Firewall is defined as a system designed to prevent unauthorized access to or from a private network. Firewalls can be integrated in both hardware and software. All messages communicating with the intranet pass through the firewall. The firewall inspects and blocks all messages that do not meet the security stipulations.

The fundamental principle is to give the administrator a single point where the preferred policies can be enforced. This single point of control allows the administrator to conceal characteristics of a private network and protect it.

Uses of Firewall

• Protect the system from the hackers from logging into machines on network.

• Provide a single access point from where security and audit can be imposed.

• Act as an effective phone tap and tracing tool.

• Provide an important logging and auditing function

• Provide information about the nature of traffic and the number of attempts made to break into it.

Firewall Loopholes

Firewalls cannot protect from attacks that do not go through the firewall. The prerequisite for a firewall to work is it must be a part of a consistent overall organizational security architecture.

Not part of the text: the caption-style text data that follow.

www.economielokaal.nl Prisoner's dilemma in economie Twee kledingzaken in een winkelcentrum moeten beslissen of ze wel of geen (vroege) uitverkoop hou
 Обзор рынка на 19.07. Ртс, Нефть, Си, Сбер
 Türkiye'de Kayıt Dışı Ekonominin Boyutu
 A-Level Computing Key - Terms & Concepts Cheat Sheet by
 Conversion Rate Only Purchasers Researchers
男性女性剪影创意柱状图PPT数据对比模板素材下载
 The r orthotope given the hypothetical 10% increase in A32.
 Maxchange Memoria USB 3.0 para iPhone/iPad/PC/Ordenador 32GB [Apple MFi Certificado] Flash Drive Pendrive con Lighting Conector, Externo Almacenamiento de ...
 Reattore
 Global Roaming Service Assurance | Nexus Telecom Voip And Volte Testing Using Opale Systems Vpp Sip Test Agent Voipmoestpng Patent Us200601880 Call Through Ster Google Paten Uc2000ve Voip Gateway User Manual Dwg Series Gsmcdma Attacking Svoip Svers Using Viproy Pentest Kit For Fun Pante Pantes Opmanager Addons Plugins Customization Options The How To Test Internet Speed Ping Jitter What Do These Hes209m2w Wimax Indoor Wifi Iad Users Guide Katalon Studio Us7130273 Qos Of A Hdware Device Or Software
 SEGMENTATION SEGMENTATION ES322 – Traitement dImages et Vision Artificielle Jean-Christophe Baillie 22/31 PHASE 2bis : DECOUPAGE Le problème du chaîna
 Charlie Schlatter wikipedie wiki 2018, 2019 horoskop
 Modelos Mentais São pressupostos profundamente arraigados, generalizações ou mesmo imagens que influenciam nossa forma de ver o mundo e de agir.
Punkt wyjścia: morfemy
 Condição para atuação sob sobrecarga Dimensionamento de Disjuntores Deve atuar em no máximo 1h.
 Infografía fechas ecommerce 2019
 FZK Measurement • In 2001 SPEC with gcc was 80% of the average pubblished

A firewall can't protect the network against a traitor in the network environment. Although an industrial spy might export information through your firewall, the traitor just as likely to export it through a telephone, FAX machine, or floppy disk. Firewalls also cannot protect against social engineering.

Lastly, firewalls cannot protect against tunneling over most application protocols to trojaned or poorly written clients. Tunneling bad things over HTTP, SMTP, and other protocols is widely used.

Functionality of Firewalls

1. Packet Filtering: For each packet received, the packet filters gives permit/denial decision. The filtering rules are based on the packet header information. This information consists of the IP source address, the IP destination address, the encapsulated protocol, the TCP/UDP source port, the TCP/UDP destination port, and the ICMP message type.

2. Application level gateway: Application level gateway is a proxy that is installed on the gateway for each desired application. It does not allow direct exchange of packets. If a particular application does not have a proxy on the gateway, the service is not forwarded across the firewall.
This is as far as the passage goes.